Olive, Hurley, Phoenicia firefighters ready for water rescues


Firefighters rigging equipment. (photo by Violet Snow)

“The incredible force of unleashed moving water is one of the most awesome factors in our lives. Even those who understand it, view it in awe. Moving water seems to beckon to the human race, come play with me…When the lure of excitement and adventure falls short and disaster occurs, public safety response teams around the world are forced to act.” —  from the website of Team Life Guard Systems in Shokan

The Esopus Creek attracts residents and tourists to swim in her sparkling waters, ride kayaks or giant inner tubes down her rollicking current, and stand hip-deep in the water to cast flies for prized trout. When accidents occur on the creek, members of the fire departments spring into action, using what they’ve learned in monthly swiftwater rescue training.

On a recent Wednesday evening, firefighters from the local water rescue team, drawn from Phoenicia, Olive, and West Hurley departments, gathered at the Woodland Valley bridge near Phoenicia. They practiced rigging a line across the creek, the basis for keeping rescuers safe and offering aid to people stranded in the water.


“On an actual water rescue call, the goal is, nobody gets wet,” said Ted Byron, chief of the Phoenicia Fire Department. “You’re trying to get someone out of the stream. Sometimes you have to get in the water. But the person that’s stuck or dead — there’s a reason for that, and you don’t want to be in the same situation.” Summer practices often involve getting into the creek, since it’s fun, but the water can be dangerous. The Ulster County Sheriff’s Department water rescue team, which joins the local team on many calls, lost a member last year when he drowned during a diving exercise on the Ashokan Reservoir.

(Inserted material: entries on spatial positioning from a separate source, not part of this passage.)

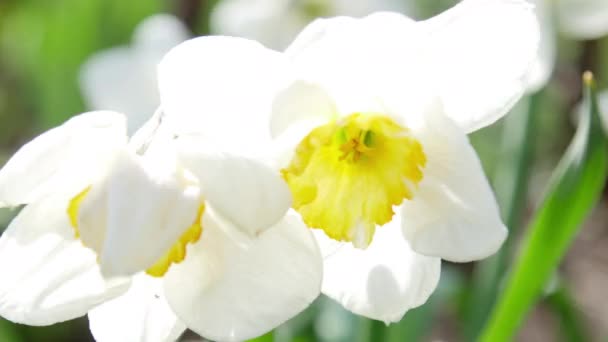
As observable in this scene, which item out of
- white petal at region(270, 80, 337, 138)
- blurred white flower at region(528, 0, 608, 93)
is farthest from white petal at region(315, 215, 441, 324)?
blurred white flower at region(528, 0, 608, 93)

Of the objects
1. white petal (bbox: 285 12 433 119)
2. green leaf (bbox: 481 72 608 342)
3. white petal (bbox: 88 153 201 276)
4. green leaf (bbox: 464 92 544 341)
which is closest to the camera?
white petal (bbox: 88 153 201 276)

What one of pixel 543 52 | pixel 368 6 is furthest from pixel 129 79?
pixel 543 52

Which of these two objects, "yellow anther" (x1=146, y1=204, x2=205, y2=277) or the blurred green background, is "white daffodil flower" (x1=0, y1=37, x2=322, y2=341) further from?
the blurred green background

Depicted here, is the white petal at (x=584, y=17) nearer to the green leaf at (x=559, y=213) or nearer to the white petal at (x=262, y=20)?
the white petal at (x=262, y=20)

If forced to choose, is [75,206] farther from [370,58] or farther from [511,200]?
[511,200]

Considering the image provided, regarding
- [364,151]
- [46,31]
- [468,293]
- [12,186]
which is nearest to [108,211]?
[12,186]

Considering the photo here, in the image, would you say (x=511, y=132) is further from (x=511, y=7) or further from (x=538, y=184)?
(x=538, y=184)

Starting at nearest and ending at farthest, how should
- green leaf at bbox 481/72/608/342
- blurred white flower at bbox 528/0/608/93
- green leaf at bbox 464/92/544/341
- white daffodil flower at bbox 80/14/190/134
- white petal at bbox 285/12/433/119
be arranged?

Calls for assistance are not frequent, but the Phoenicia/Olive/West Hurley team has been involved in many rescues. This year, they brought a tuber with a broken foot up the bank of the creek. In the past, they have recovered the bodies of the drowned. A man had a heart attack while fly fishing, and the team brought him in. (“At least he passed away doing what he loved,” said Byron.) A swimmer got a foot stuck under a rock in the middle of the creek. A woman who couldn’t swim had made it out to a boulder and was too scared to move. During Hurricane Irene, the team deployed inflatable boats to carry out people stranded in their homes by flooding.

It takes regular practice to learn and maintain the skills required for water rescue. At Woodland Valley, a group headed across the bridge to a gap in the bushes, while others carried bags of ropes, pulleys, and carabiners down to the wide, stony bank. A yellow rope was affixed to a tree, and Phoenicia captain Ernie Longhi, Jr., stood on the shore with a whistle to send signals over the cacophony of water pounding on the rocks. Whistles were accompanied by directional movements of his red-gloved hands.

A member of the team on the far bank raised the shot line gun, a device that shoots a rope instead of bullets. With a loud pop, a yellow ball arced across the water, drawing a thin yellow line after it and landing in the trees along the rocks. Two men grabbed the line and attached it to a white rope. A complex arrangement of ropes, knots, and pulleys resulted in red and white lines spanning the creek, yellow lines anchoring the system to a tree, and an orange rope connected at an angle for attaching an inflatable boat that could be sent out into the water.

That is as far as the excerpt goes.